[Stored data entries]

# # # # #

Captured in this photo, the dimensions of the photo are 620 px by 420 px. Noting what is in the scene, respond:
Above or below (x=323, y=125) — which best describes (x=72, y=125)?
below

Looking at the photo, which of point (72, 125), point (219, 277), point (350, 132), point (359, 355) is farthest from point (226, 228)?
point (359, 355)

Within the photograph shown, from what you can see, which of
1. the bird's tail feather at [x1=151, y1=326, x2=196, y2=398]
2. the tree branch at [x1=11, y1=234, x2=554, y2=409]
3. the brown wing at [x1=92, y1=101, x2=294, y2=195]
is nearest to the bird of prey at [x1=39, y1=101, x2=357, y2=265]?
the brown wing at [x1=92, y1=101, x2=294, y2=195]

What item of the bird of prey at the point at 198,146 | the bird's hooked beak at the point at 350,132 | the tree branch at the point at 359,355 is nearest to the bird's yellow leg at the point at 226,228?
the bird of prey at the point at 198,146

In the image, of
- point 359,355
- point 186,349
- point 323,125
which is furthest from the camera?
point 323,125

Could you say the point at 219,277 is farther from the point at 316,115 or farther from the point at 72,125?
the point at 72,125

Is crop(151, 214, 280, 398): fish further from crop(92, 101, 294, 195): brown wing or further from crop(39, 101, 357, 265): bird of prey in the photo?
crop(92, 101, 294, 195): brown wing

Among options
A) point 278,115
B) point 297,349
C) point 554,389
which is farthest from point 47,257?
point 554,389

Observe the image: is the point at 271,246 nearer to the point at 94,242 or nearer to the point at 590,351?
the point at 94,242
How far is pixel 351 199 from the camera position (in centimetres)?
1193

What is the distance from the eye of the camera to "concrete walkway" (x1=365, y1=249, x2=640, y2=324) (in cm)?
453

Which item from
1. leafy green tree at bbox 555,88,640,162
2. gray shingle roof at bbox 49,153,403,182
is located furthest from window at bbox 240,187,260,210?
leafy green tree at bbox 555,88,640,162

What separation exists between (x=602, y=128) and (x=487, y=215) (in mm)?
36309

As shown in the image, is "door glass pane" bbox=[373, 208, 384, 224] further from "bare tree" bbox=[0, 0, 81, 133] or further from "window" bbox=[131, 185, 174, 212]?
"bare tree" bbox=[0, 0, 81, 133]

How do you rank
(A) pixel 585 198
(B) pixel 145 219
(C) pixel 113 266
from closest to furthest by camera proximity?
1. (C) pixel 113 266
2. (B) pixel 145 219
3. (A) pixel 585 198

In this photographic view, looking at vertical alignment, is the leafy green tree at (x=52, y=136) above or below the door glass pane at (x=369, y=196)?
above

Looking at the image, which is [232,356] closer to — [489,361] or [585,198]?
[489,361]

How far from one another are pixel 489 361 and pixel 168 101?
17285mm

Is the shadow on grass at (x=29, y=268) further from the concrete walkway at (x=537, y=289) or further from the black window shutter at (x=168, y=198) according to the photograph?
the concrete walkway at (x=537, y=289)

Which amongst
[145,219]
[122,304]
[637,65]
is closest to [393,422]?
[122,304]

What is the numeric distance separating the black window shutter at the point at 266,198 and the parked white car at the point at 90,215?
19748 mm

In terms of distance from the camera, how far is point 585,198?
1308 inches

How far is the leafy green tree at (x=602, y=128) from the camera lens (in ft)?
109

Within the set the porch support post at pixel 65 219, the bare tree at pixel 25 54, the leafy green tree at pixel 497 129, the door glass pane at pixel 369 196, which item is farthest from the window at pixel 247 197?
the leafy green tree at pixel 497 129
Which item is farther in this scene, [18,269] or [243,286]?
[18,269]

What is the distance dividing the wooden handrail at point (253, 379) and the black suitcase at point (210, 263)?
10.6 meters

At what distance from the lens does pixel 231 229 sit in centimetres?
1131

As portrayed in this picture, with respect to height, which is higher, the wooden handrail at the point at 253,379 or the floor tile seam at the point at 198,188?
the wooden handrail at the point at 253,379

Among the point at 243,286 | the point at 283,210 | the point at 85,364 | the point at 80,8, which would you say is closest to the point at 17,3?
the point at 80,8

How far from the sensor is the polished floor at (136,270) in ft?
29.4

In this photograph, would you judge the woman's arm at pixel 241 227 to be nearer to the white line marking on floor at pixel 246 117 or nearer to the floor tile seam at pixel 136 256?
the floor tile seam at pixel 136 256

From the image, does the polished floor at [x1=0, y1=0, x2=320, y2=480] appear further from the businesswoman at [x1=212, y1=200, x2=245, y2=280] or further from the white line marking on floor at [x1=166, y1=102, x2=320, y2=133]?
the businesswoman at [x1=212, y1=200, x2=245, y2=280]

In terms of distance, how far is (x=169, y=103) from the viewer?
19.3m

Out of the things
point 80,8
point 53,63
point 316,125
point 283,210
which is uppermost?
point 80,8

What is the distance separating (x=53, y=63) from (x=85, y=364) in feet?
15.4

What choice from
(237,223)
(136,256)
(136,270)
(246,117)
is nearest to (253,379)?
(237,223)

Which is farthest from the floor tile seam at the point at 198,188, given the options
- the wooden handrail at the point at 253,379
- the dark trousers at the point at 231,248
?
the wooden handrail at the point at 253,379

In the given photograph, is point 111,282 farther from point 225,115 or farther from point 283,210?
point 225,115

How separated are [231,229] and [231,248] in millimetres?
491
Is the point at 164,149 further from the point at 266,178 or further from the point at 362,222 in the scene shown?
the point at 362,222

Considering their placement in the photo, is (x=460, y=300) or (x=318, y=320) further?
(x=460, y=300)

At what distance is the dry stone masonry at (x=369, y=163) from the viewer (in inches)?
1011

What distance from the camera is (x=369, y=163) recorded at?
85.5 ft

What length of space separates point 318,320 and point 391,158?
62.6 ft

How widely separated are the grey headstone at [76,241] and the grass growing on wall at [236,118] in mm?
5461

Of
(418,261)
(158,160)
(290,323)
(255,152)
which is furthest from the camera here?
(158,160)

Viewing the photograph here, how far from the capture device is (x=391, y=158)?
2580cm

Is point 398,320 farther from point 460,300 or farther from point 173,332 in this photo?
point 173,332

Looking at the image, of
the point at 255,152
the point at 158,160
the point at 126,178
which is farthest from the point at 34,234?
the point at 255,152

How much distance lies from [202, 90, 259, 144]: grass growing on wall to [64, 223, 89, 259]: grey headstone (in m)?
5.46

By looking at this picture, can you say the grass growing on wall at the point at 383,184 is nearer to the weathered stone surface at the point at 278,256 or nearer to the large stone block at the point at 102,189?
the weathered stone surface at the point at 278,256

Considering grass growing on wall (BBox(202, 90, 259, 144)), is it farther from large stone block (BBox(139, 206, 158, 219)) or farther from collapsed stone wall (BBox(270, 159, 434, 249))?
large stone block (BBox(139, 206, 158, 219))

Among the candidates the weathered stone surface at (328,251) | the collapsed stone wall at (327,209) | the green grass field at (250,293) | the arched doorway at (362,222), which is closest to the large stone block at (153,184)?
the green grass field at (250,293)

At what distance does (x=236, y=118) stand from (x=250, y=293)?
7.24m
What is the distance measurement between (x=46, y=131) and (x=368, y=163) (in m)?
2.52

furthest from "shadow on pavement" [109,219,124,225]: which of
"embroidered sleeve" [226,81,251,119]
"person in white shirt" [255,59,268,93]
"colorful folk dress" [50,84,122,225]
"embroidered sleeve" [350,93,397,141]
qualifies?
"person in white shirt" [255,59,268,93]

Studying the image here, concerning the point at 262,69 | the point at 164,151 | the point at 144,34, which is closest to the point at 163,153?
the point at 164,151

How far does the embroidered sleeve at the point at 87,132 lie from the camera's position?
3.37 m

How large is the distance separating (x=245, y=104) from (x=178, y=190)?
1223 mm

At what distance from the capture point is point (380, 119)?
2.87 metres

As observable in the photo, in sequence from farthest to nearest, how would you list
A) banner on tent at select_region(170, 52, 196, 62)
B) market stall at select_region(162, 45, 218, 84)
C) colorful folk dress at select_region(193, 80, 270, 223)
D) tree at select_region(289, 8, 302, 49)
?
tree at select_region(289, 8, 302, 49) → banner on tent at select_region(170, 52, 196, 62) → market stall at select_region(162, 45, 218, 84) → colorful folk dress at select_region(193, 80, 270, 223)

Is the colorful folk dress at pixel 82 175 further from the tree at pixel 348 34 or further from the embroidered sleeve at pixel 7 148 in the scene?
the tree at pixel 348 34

# # # # #

* [Aim of the task]:
Turn the lines of the records, from the line containing "Is point 398,320" through the line containing "2.87 metres", into a numbered list, including both of those lines and leaving out any blank lines.

* [The reply]:
1. Is point 398,320 farther from point 460,300 or farther from point 173,332 in this photo?
2. point 173,332
3. Looking at the image, of
4. the point at 255,152
5. the point at 158,160
6. the point at 126,178
7. which is farthest from the point at 34,234?
8. the point at 255,152
9. How much distance lies from [202, 90, 259, 144]: grass growing on wall to [64, 223, 89, 259]: grey headstone (in m)?
10. 5.46
11. By looking at this picture, can you say the grass growing on wall at the point at 383,184 is nearer to the weathered stone surface at the point at 278,256 or nearer to the large stone block at the point at 102,189?
12. the weathered stone surface at the point at 278,256
13. Considering grass growing on wall (BBox(202, 90, 259, 144)), is it farther from large stone block (BBox(139, 206, 158, 219)) or farther from collapsed stone wall (BBox(270, 159, 434, 249))?
14. large stone block (BBox(139, 206, 158, 219))
15. Among the candidates the weathered stone surface at (328,251) | the collapsed stone wall at (327,209) | the green grass field at (250,293) | the arched doorway at (362,222), which is closest to the large stone block at (153,184)?
16. the green grass field at (250,293)
17. At what distance does (x=236, y=118) stand from (x=250, y=293)?
18. 7.24m
19. What is the distance measurement between (x=46, y=131) and (x=368, y=163) (in m)?
20. 2.52
21. furthest from "shadow on pavement" [109,219,124,225]: which of
22. "embroidered sleeve" [226,81,251,119]
23. "person in white shirt" [255,59,268,93]
24. "colorful folk dress" [50,84,122,225]
25. "embroidered sleeve" [350,93,397,141]
26. qualifies?
27. "person in white shirt" [255,59,268,93]
28. Studying the image here, concerning the point at 262,69 | the point at 164,151 | the point at 144,34, which is closest to the point at 163,153?
29. the point at 164,151
30. How far does the embroidered sleeve at the point at 87,132 lie from the camera's position?
31. 3.37 m
32. How large is the distance separating (x=245, y=104) from (x=178, y=190)?
33. 1223 mm
34. At what distance from the capture point is point (380, 119)?
35. 2.87 metres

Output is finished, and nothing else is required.